> **Selected passage**:
-- Opening Marker --
U.S. Highline Public Schools Hit by Cyberattack Forcing Class Cancellations

• Highline Public Schools was the victim of an unclaimed cyberattack that suspended all school activities.
• School officials isolated critical infrastructure and began an investigation into the scope and nature of the attack.
• Today, a follow-up announcement is expected to inform attendees whether the disruptions continue tomorrow. 

Highline Public Schools was hit by a cyberattack that forced the district to cancel classes on Monday due to "unauthorized activity" detected within its technology systems, as per a public notice, underscoring the increasing vulnerability of educational institutions in the U.S.

School officials isolated critical infrastructure, and despite the lack of specific details regarding the nature of the cyberattack, all school activities, including athletics and meetings, remain suspended. 

The cyberattack's timing was particularly disruptive, coinciding with the eve of the first day of kindergarten for many Highline families, as it serves more than 17,500 students in Burien, Des Moines, Normandy Park, SeaTac, and White Center in Washington State.

While the investigation continues, school administrators are expected to report to work, with central office staff potentially deployed to assist in managing the disruption. The district has assured the community that updates will be provided on Monday to confirm whether the cyberattack will impact Tuesday's operations.
-- Closing Marker --
> **Problem A**: According to the Highline Public Schools cyberattack article, how many students does the district serve?
> **Problem B**: Transcribe the Highline Public Schools cyberattack article word for word, starting with "U.S. Highline Public" and going on through "all school activities.".
> **Problem C**: Write the next part of the Highline Public Schools cyberattack article, picking up after its final sentence.

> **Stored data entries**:
-- Opening Marker --
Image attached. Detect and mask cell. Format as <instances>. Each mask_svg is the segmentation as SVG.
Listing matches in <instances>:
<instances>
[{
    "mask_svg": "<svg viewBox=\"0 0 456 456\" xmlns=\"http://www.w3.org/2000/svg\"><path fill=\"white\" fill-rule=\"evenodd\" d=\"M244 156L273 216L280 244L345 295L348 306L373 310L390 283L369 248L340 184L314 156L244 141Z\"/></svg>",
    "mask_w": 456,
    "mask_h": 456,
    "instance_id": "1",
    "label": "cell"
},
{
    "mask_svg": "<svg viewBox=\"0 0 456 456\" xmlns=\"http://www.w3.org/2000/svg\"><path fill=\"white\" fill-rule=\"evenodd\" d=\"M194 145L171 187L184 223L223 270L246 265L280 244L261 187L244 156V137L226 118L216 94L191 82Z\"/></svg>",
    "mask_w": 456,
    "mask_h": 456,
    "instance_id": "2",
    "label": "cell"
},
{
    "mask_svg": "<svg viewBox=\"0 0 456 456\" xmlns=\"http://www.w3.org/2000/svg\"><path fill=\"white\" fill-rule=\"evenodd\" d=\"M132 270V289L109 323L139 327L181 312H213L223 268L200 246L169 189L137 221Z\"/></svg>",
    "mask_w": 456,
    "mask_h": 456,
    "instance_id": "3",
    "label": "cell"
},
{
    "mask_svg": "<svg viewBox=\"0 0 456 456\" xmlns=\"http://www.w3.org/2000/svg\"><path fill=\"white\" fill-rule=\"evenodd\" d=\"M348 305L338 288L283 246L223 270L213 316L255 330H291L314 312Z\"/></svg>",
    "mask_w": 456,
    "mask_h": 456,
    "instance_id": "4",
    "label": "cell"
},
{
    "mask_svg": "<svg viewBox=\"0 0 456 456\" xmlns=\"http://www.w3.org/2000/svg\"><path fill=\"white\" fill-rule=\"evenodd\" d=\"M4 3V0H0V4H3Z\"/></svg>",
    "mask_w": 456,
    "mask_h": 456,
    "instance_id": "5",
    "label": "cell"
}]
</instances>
-- Closing Marker --
> **Answer area A**: More than 17,500 students.

> **Answer area B**:
U.S. Highline Public Schools Hit by Cyberattack Forcing Class Cancellations

• Highline Public Schools was the victim of an unclaimed cyberattack that suspended all school activities.

> **Answer area C**:
The district has engaged third-party cybersecurity experts and is collaborating with state and federal authorities to safely restore and rigorously test their systems before resuming operations.

This incident at Highline Public Schools is not isolated but rather part of a broader pattern of cyberattacks targeting U.S. educational institutions. The Cybersecurity and Infrastructure Security Agency (CISA) has identified schools as attractive targets due to the vast amounts of sensitive personal and financial data they store. 

According to CISA, on average, Kindergarten to Twelfth (K-12) schools experience more than one cyber incident per school day. 

The Highline incident follows recent attacks on other school districts, such as the Kershaw County School District in South Carolina and Van Buren Public Schools in Michigan, and serves as a stark reminder of the pressing need for enhanced cybersecurity measures across the K-12 sector.

Recently, a new Fog ransomware variant was discovered to target US sectors, 80% of them being in education. Threat actors were able to access victim environments by leveraging compromised VPN credentials.

According to Verizon’s 2024 Data Breach Investigations Report, the educational services sector faced a significant threat from malware, hacking, and social engineering, with incidents in 2023 reaching 1,780, of which 1,537 involved confirmed data disclosure.